Connor hasn’t held the same position for any two years in a row now, and this laundry list of jobs on his résumé will soon raise red flags.

“You have patients to see this afternoon, Connor,” I remind him. “You know I can’t let you see patients if you’ve been drinking,” I say as the waitress delivers the green bottle to his hand, and he raises it to his lips, taking a long, slow swig. He maintains eye contact all the time, staring at me, a challenge.

“Then fire me,” he says, with a look in his eye I really don’t like. One that’s charged and combatant, looking for a fight, and I know what that guy in the bar must have felt like months ago as Connor sidled up behind him and jabbed him in the nose.

“Oh, wait,” Connor says now, laughing, “you already have.”

But the laughter dies quickly, and he stares at me in a way that doesn’t back down.

“I didn’t fire you,” I say. “This is different. You know that, Connor. You know I wouldn’t do this if I had some other choice. This isn’t personal,” I tell him, pushing the plate of nachos supreme away. I’m no longer hungry.
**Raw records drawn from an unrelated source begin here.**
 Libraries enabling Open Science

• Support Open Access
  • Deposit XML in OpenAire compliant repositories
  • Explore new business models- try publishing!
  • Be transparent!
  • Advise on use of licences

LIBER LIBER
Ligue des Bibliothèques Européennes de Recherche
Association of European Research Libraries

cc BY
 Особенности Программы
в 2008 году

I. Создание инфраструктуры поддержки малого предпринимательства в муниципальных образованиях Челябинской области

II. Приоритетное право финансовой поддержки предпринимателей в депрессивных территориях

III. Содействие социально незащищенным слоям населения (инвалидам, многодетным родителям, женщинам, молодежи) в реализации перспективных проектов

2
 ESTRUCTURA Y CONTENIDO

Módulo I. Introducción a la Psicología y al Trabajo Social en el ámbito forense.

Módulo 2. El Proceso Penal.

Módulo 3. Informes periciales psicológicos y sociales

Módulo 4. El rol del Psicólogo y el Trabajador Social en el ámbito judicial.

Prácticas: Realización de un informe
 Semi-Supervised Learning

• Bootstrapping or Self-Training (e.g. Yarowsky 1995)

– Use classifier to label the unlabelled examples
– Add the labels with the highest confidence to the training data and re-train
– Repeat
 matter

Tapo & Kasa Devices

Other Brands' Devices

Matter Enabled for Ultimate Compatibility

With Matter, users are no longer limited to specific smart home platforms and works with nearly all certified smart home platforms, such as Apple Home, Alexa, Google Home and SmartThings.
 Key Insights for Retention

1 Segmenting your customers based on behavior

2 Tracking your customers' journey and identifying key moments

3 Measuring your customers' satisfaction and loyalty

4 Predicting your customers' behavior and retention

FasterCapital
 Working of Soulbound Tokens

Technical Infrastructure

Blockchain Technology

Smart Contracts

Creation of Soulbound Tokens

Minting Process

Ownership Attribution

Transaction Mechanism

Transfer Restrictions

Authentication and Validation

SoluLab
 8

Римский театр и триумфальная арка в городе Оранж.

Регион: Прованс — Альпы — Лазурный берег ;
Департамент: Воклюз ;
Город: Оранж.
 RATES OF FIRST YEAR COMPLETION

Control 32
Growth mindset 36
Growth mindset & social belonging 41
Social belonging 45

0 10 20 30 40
“After everything I put into the practice,” he says, and without meaning to, I ask, “What? What did you put into the practice?” which makes him more mad.

“The patients I brought on board,” he spits, though the number of patients Connor brought into the practice was negligible. Most of the patients we have are mine, who I gladly share with him. Except that now I need them back.

“You wouldn’t have Clara if it wasn’t for me,” he reprises, Connor’s favorite refrain. “You wouldn’t have Maisie or that baby.”

“Leave my family out of this,” I say, voice composed.

“Your family is already part of this,” he says. “Your family, my family. We’re all family,” he tacks on, and then he laughs in that arrogant way that he does sometimes, asking, “Do you ever wonder how Clara’s life would have been different if she picked me instead of you? I bet she does. I bet she asks herself that all the time,” and it takes every ounce of self-control I have not to hit him.

He’s hurting, I tell myself. It’s an act of self-preservation, that’s all. I’ve fired him. I’m the asshole here, not Connor.

“My back is to a wall,” I say. “I don’t have any other options,” which I don’t. The way things are going, there’s a chance I’m going to be taking money out of Maisie’s piggy bank to cover Connor’s salary this year. I try to explain this to him, to remind him of my family, my mortgage, how I have a baby on the way, but it’s something he doesn’t want to hear.

“I have obligations, too,” he says, and that’s when things get even more personal, my unintentional implication that since Connor isn’t married and doesn’t have kids, he is of less value than me.

“I didn’t mean it that way,” I say, but no matter what I say, he’s going to assume I did. The space between us drifts to silence as he pounds back the rest of his beer and asks for another.

“I’m sorry, Connor,” I say. “I really can’t tell you how sorry I am that it’s come to this.”

At that he leans across the table, so close that I can smell the jalape?os on his breath, and says, “You know what, Boss? It’s fine. It’s not a big deal at all. You know why?” and I ask, drawing away from his advance, “Why?”

“Because sooner or later, you’ll regret this. You’ll see,” and he rises from the table to leave, shoving the wooden booth into my gut as he goes.